Zhao’s husband, You Minglei, told RFA’s Cantonese Service that he traveled to the home of his wife’s parents in Jiyuan, Henan on Wednesday and found “nobody there.”

 

Nobody, including her brother, sister-in-law and their kids is at home. The door, windows and even the blinds have been tightly shut. No clothes were hanging on the balcony,” he told RFA.

 

The neighbors said they had not seen the family for a long time. I think that no one has been there for a while.
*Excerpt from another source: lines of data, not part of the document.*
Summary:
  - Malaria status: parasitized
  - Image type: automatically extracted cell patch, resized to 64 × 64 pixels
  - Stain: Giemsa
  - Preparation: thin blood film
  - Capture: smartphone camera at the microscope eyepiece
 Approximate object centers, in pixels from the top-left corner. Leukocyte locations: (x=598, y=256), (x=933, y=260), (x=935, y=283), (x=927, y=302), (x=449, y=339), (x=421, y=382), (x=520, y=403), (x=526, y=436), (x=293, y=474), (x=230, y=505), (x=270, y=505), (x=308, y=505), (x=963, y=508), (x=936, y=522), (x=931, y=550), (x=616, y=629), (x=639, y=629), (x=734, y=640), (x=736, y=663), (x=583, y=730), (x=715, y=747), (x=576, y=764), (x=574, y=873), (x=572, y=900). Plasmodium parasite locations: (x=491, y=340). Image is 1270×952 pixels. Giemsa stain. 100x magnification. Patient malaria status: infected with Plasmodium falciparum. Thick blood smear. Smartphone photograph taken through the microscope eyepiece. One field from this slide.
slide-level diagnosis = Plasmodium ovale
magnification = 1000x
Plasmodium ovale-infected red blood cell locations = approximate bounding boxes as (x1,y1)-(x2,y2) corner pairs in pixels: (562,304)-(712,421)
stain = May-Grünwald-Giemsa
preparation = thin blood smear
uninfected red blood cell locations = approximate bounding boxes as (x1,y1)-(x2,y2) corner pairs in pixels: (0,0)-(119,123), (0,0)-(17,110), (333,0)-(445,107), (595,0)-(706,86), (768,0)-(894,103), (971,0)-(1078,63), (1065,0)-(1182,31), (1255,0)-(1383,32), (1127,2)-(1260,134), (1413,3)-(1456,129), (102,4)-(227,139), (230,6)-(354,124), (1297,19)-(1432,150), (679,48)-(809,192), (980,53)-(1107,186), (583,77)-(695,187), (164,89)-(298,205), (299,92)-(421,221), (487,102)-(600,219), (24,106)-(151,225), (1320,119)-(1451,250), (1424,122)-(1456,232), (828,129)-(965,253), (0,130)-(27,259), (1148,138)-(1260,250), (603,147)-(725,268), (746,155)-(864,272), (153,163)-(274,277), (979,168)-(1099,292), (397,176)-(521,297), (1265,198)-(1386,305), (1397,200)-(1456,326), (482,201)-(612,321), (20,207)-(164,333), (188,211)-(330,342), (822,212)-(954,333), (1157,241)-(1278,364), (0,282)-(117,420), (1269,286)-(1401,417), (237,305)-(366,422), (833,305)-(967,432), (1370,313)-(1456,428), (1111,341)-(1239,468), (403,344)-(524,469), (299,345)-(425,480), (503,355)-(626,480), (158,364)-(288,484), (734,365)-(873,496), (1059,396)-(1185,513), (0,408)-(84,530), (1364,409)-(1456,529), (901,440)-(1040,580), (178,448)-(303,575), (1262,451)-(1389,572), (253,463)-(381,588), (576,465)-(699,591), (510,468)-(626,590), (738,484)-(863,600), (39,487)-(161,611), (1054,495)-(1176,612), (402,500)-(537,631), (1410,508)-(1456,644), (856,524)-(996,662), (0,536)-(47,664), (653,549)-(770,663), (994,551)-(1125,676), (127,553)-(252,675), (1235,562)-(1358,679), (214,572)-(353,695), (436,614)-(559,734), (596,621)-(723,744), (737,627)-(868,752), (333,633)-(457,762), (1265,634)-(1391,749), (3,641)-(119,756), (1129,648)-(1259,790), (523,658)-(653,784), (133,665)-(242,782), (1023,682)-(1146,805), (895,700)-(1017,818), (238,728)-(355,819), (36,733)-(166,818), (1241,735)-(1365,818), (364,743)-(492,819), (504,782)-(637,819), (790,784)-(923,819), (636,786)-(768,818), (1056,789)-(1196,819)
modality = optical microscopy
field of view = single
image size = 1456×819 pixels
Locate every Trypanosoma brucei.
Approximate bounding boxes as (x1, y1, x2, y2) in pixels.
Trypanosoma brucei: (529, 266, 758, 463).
I can only wait and there is no place I can get any news.  Even if I try to check with other people, no one will tell me,” said a frustrated You.

 

You traveled to his in-laws’ home after Zhao was quoted in an interview with Hong Kong’s South China Morning Post as saying she was back at her home in Henan province and was staying with her parents.

 

I arrived back in Fuzhou this morning. I was unable to see any family members of Zhao Wei,” You told RFA on Thursday.

 

The telephone interview with Zhao on Sunday in the English-language daily has raised suspicions, because in it she renounced her early work as a legal assistant to prominent human rights attorney Li Heping.

 

I have come to realize that I have taken the wrong path. I repent for what I did. I’m now a brand new person,” she told the Post. The newspaper said it could not verify Zhao’s location or whether she was under surveillance during the interview.

 

Zhao’s lawyer in detention

 

A tweet from her account earlier this week thanking her supporters and the “countless helpful and sincere uniformed police officers who worked on my case” had aroused suspicions that the message was dictated, or even sent, by police.  But Zhao told the Post she had sent the tweets.

 

Zhao’s husband called on the newspaper to release audio of the interview.

 

The SCMP’s report is only text. If their interview was via phone, I ask them to broadcast this audio file and let the public know,” You told RFA.

 

Zhao’s defense lawyer Ren, who wasn’t allowed to meet with her during her year in detention, was detained last week after he went to Tianjin police to investigate reports that she was sexually abused in jail. He stands accused of “spreading rumors” after he looked into the sexual assault reports.

 

Ren’s defense lawyers, Chang Boyang and Zhang Junjie went to the detention center for two consecutive days to request a meeting with Ren but failed, Chang said.

 

“I just went to the detention center with attorney Zhang Junjie today to ask to see lawyer Ren, but we were not allowed to meet him. The reason is that investigators are still interrogating him,” he told RFA’s Mandarin Service on Thursday.

 

We tried to visit him yesterday as well but were told that the investigators were still questioning him. And today they gave us the same answer. We protested against this refusal, requesting a meeting with Ren in 48 hours,” Chang said.

 

Ren’s wife has also been summoned for questioning, the lawyers said.

 

The year-old crackdown on China’s embattled legal profession comes amid a broader clampdown on rights activists and non-government organizations (NGOs) campaigning for social justice.

 

Raids that began on July 9 and 10, 2015 of Beijing’s Fengrui law firm, where Zhao worked as an assistant, widened to include the detention and interrogation of some 319 lawyers, paralegals, law firm employees and rights activists.